Ultimately, we wished to maintain or improve patient care while improving cost efficiency. Our team began developing the DRF SCAMP in 2011, following a standard multistep process. The SCAMP was implemented in July 2012.

At the 2015 annual meeting of the Pediatric Orthopaedic Society of North America (POSNA), we presented the results of a study on the impact of the DRF SCAMP implementation. The comparison study showed the following changes after SCAMP implementation:

  • a significant increase in appropriate splinting of torus fractures (as opposed to casting) and decreased clinical visits
  • no change in remanipulation or surgical rate for bicortical and distal physeal fractures
  • significant decreases in initial rates of reduction, and increase in appropriate use of initial long arm casting for bicortical and distal physeal fractures (although several clinical trials have shown short-arm casts to be appropriate treatment for DRF, since in our institution we are unable to reproduce the cast index of the studies, we continue to use long-arm casts for the first four weeks)
  • a significant increase in appropriate alignment at 6 weeks post-injury in bicortical and physeal fracture (83 percent pre-SCAMP versus 98 percent post-SCAMP, P < 0.01)
  • a decrease in clinical visits and a significant decrease in unplanned follow-up visits after the fracture had healed for all DRF
  • high acceptance and adherence to the SCAMP protocol by providers

A separate analysis of only torus fractures found a 48 percent reduction in clinic visits, a 60 percent reduction in radiographs, and an overall 54 percent reduction in the cost of caring for these injuries after SCAMP implementation.

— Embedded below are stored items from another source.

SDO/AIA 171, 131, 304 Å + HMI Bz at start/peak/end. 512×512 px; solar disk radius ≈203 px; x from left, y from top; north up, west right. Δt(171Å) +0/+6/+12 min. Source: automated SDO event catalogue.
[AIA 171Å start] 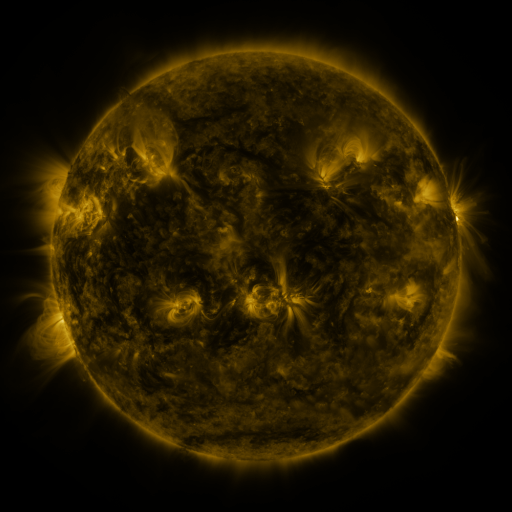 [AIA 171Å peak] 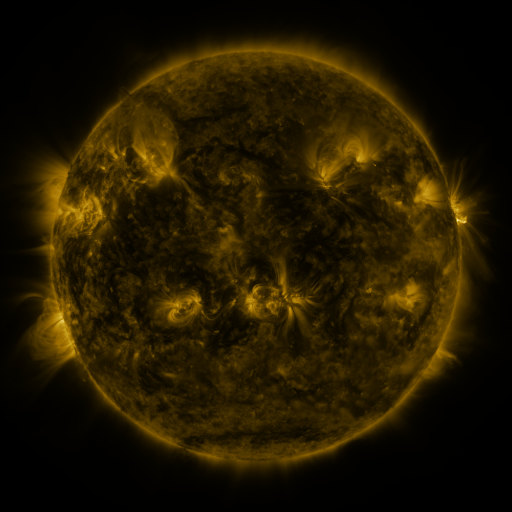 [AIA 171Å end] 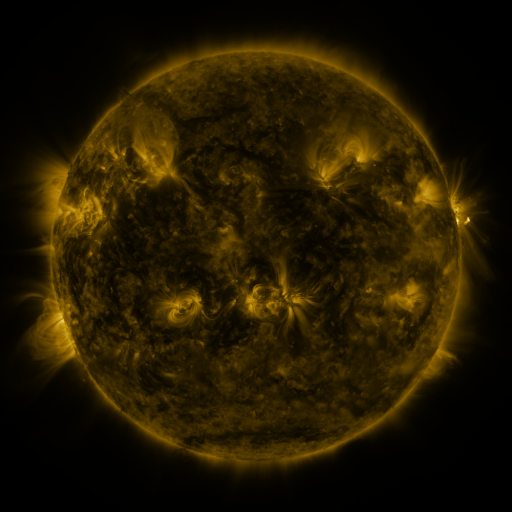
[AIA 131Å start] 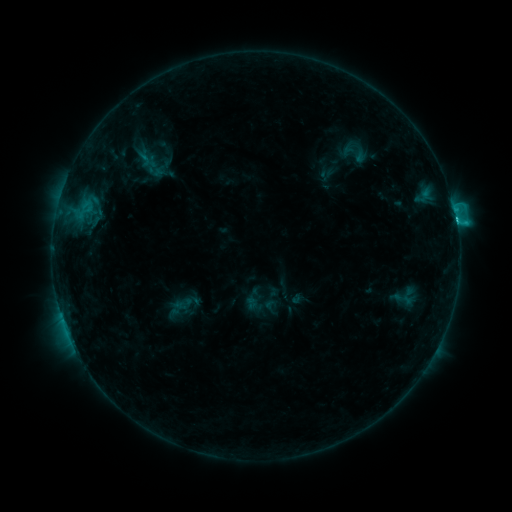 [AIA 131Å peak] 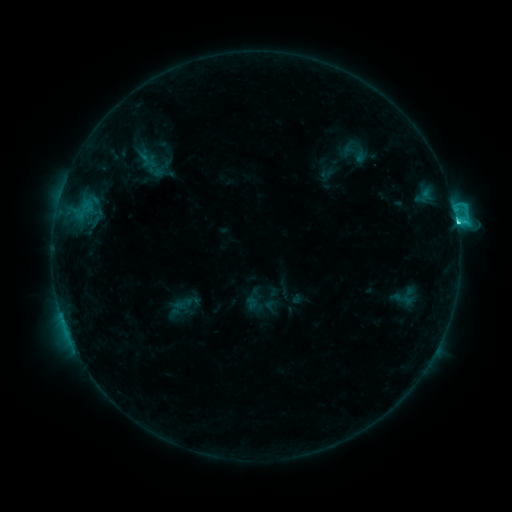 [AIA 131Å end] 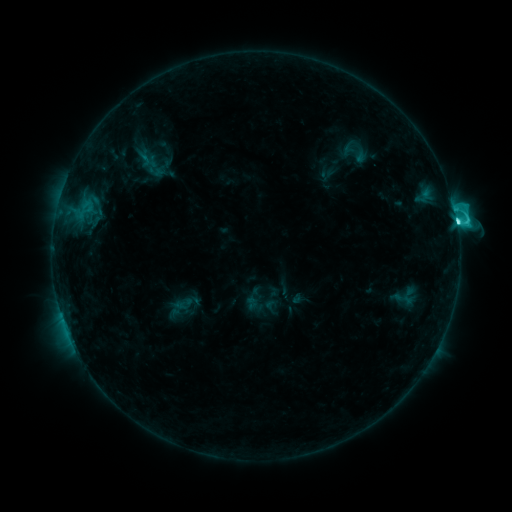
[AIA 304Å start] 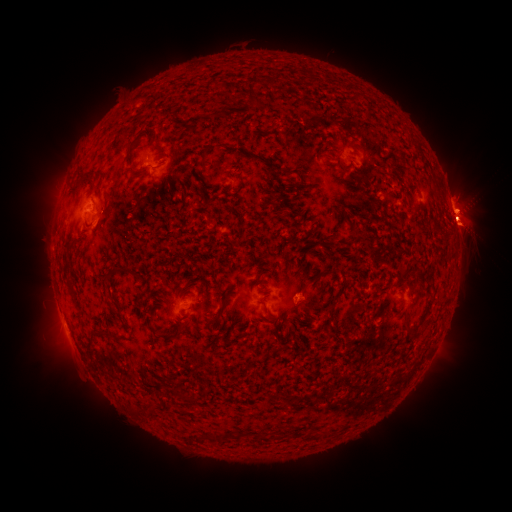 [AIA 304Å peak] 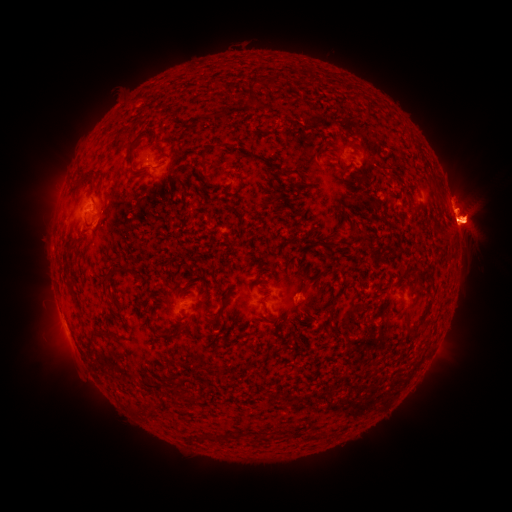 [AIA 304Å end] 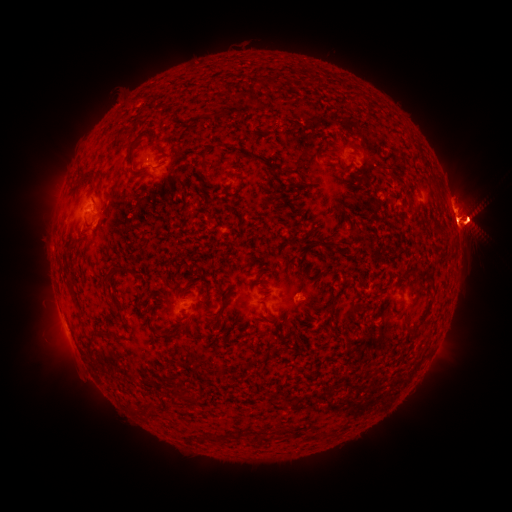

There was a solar eruption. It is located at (402, 223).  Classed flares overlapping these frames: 1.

In addition to improving patient care through standardization of practice, SCAMPs have also fostered research, innovation, and clinical practice changes. Our analysis has shown that radiographs at 4 weeks post-injury do not change care, information that we have recently incorporated into the SCAMP. This will decrease radiation exposure to the patient and reduce costs of care, with no change in patient outcomes.

Lessons learned
We have learned that great variability can be found in the care of even simple fractures, leaving tremendous potential for improving efficiency and decreasing the cost of care. SCAMPs and other care improvement initiatives require dedicated leaders, supportive technology infrastructure, and cultural buy-in. Implementation of SCAMPs is possible, even in the busy workflow of an academic pediatric orthopaedic practice, and can affect and improve the care children with this common injury receive.

In summary, implementation of a pediatric DRF SCAMP resulted in at least equivalent—and possibly improved—clinical outcomes, as well as improved adherence to best practice guidelines, fewer clinical visits and radiographs, and high provider acceptance. SCAMPs may be a useful tool for value-based healthcare delivery, and we are planning to quantify the effect of this SCAMP on DRF care, as well as expand SCAMPs to other musculoskeletal conditions. SCAMPS can be one way to streamline care, improve outcomes, and reduce cost while still maintaining physician autonomy and fostering innovation.

Susan T. Mahan, MD, MPH; Donald S. Bae, MD; Rachel L. Difazio, RN, PhD; and Peter M. Waters, MD, are on the orthopaedic staff at Boston Children's Hospital.